To the programmer, it means some extra brain-work.  One has to remember to set database tables to accept no (a.k.a. NULL) values.  One also has to remember to allow "None of the above"-type options in drop-down boxes.  Also to give "none" or NULL a pass when validating data passing in or out of the database.  Extra brain-work, naturally, translates to extra time, and of course extra expense.

For numbers over one, though?  Hoo-boy...that's a whole different ball-game.  Let's circle back (in management-speak) to the language thing.  For this particular application, we can set up each client to have a preferred language.  But--particularly among those who speak French and/or Spanish--it's more than likely that a client will be fluent in more than one language.
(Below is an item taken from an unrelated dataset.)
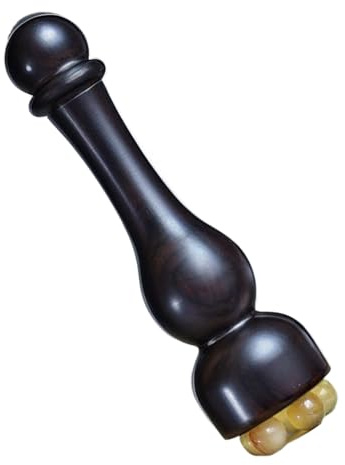 Natural Eye Stick - Wooden Massage Tool for Relaxation | Compact Wood with | Lightweight Handheld Accessory, Spa Aid, Travel Yoga Meditation Use, Facial Salon Aromatherapy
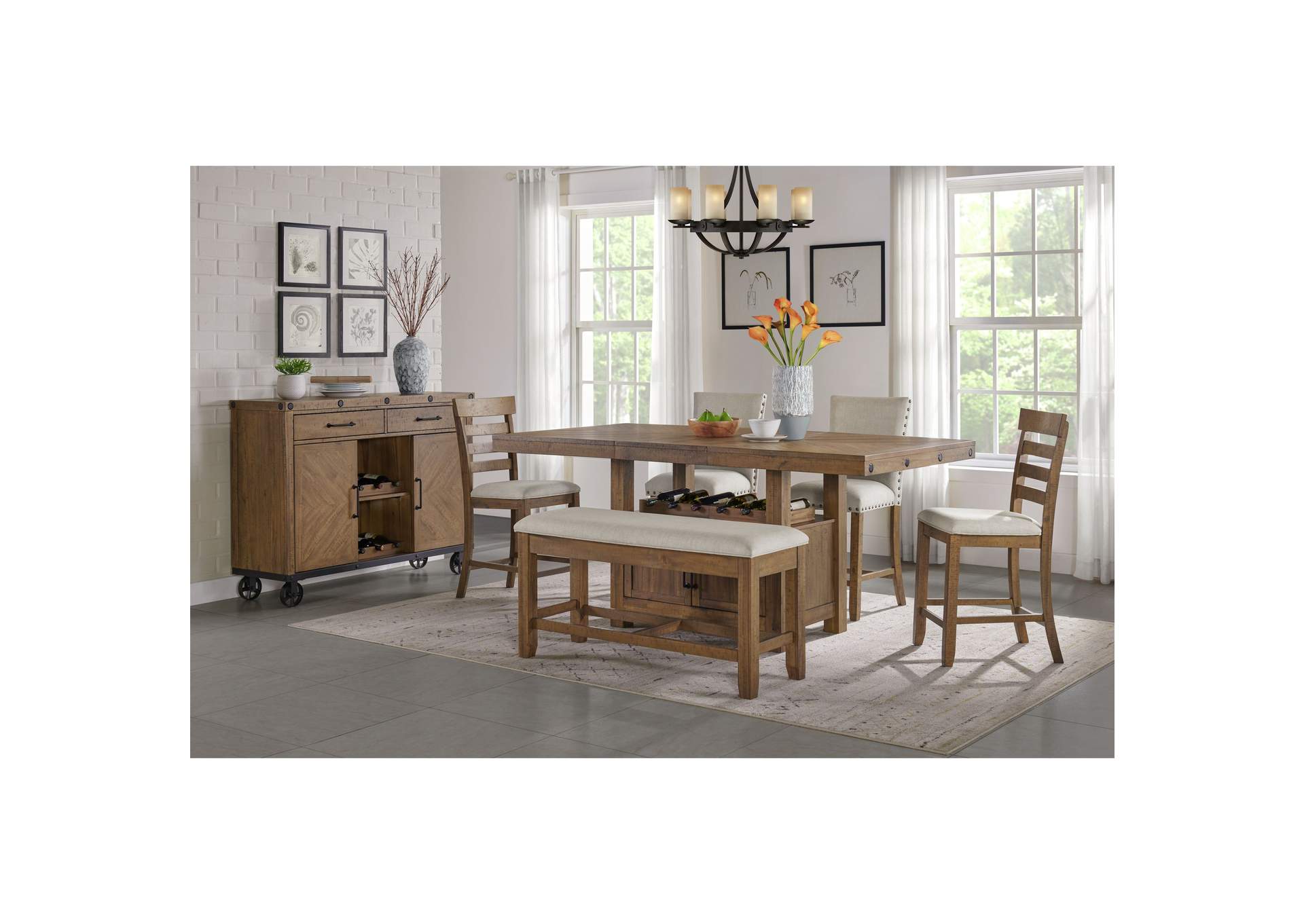 Colorado Counter Side Chair In Natural 2 Per Carton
If we were still storing client info. in a spreadsheet, we'd simply have a "Preferred Language" column and another titled something like "Second Language."  In most cases, that column would just be wasted space.  And wait a minute:  What about people who are fluent in more than two languages?  Case in point:  One of my step-in-laws speaks six languages.  (He's originally from the Netherlands and now lives in the U.S., which pretty much guarantees four languages.) 
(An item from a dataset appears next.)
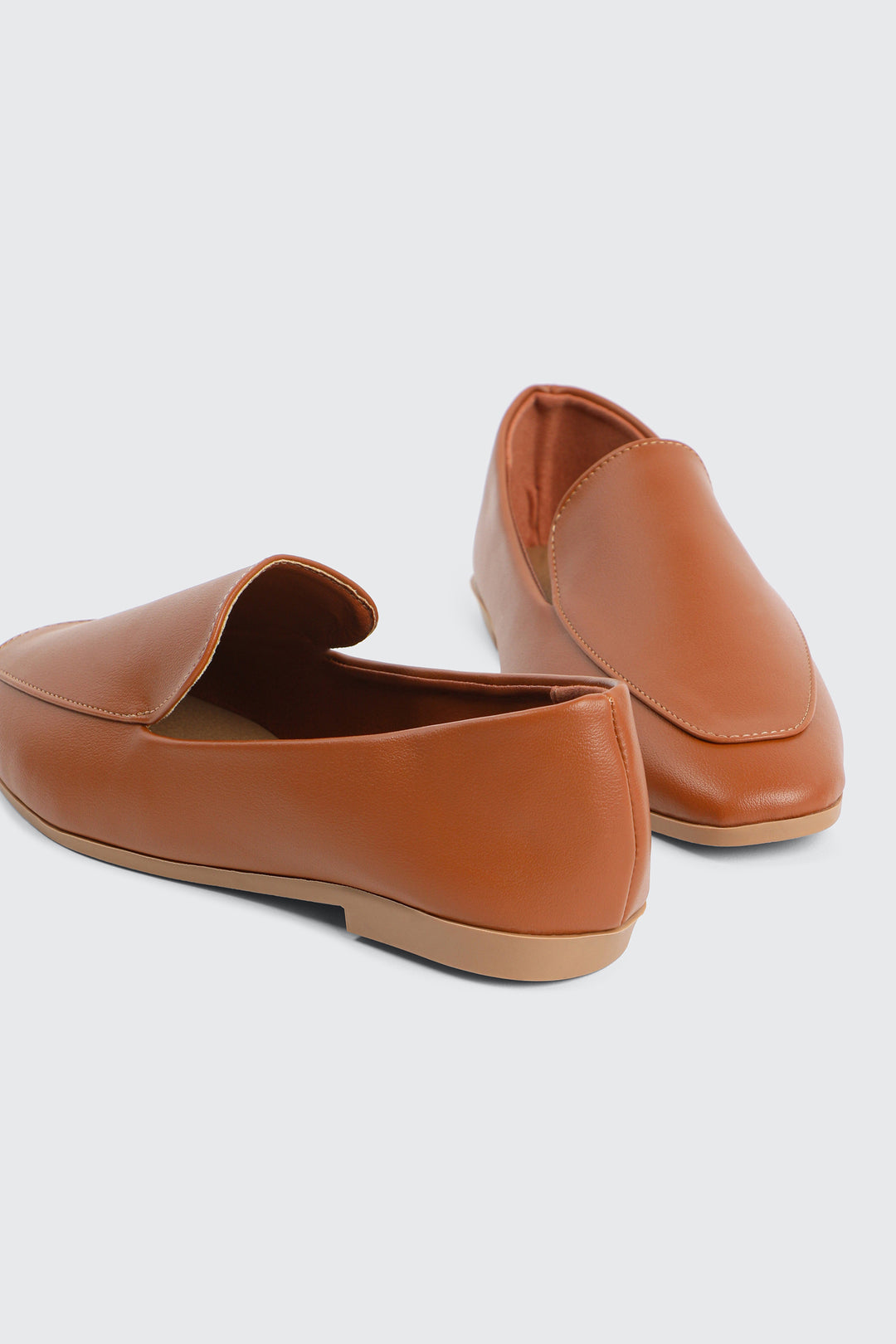 Faux Leather Loafers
That's the point where a programmer trades in the spreadsheet for something called a relational database.  The database replaces the single table of clients with three:  One for basic client info.  (all that "one" stuff like name, age, balance, etc.), one small one that merely lists the supported languages, and another table that links clients and languages.  The beauty of that arrangement is threefold:
  1. There's no wasted space from that unused "Second Language" column.  Which may not seem like a big deal for a few hundred records, but when you scale into the tens of thousands and millions really adds up.
  2. The solution is infinitely scalable--it can accommodate the linguistic xenophobe as well as the Babel Fish with no hacks required.
  3. (Bonus) The data stays cleaner.  If the "Preferred Language" and "Second Language" are text fields, then someone will inevitably misspell language names.  That just corrupts the data.  In the relational model, the third (i.e. "association") table links clients and languages by their ID numbers.  Which not only takes up less hard drive space (numbers are cheaper to store than sets of letters), but makes it much, muuuuuch harder to screw things up.
Of course, it adds a level of complexity to the way the code interacts with the database.  But here's the thing:  In my dozen-plus years of coding, I've found that 1-to-1 relationships between data are the exception rather than the norm.  In the end, it's easier (meaning less painful and expensive) to bake in diversity from the get-go than try to hack it in after the fact.

And, as it turns out, that's not the worst metaphor for coping with the world, either.   Just sayin'.